Elisa cresce bella e buona e, quando compie 15 anni, il re suo padre chiede di vederla. La matrigna, allora, le prepara un bagno e nasconde nell’acqua tre rospi avvelenati, che dovrebbero trasformarla in un essere brutto e malvagio. A causa della sua bontà, però, il maleficio fallisce e i rospi vengono trasformati in tre papaveri rossi. La matrigna, furiosa, tinge il viso di Elisa, la veste di stracci e le scompiglia i capelli cosicché il re, vedendola, ne sia inorridito e la scacci dal castello.

Elisa vaga da diversi giorni per il bosco, dove incontra una vecchietta che le parla di undici cigni selvatici con la corona d’oro, che si vedono nel fiume lì vicino. Elisa segue il fiume e arriva al mare. Sul far della sera arrivano in volo gli undici cigni, che si ritrasformano nei suoi fratelli. I fratelli le raccontano dell’incantesimo che li rende cigni di giorno e uomini di notte, della loro vita al di là del mare, e del lungo e pericoloso viaggio che intraprendono una volta all’anno per tornare nella loro terra natale.

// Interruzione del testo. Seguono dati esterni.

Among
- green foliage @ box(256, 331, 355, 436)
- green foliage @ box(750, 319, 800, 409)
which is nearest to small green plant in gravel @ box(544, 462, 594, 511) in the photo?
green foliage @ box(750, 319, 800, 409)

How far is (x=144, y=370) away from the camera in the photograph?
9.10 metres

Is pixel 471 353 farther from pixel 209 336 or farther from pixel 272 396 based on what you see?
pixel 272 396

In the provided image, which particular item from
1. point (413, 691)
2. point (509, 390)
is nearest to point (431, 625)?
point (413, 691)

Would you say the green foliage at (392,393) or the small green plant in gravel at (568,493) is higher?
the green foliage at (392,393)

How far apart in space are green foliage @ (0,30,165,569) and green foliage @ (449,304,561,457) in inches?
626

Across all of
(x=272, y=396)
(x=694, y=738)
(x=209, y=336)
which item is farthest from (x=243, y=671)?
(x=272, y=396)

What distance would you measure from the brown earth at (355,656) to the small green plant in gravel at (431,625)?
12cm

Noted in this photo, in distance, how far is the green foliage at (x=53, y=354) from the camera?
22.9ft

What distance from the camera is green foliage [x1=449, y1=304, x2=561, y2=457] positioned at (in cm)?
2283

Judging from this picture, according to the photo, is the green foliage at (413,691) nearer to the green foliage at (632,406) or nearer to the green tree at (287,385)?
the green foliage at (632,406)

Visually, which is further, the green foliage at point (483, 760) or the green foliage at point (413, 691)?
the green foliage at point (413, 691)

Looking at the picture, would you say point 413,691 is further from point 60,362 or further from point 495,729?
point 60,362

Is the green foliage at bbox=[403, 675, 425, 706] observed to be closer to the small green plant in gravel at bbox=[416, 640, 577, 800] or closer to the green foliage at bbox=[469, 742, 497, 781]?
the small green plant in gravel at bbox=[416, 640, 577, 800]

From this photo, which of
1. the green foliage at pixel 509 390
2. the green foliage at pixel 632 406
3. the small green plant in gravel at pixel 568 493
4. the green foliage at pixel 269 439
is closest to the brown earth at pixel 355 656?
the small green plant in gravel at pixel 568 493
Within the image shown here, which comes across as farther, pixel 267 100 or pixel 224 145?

Propongono ad Elisa di viaggiare con loro nella terra lontana, ed Elisa accetta con gioia. Durante il viaggio sopra le onde, Elisa intravede il grande castello di nebbia della fata Morgana, dove nessun essere umano può porre piede. Una volta giunti nella terra al di là del mare, Elisa si rifugia in una grotta e sogna la fata Morgana che le spiega come poter salvare i fratelli: deve raccogliere a mani nude le ortiche accanto alla grotta, oppure nel cimitero, pestarle a piedi nudi e tesserle in undici tuniche da far indossare ai fratelli; per tutto il tempo non deve dire una parola, pena la loro morte.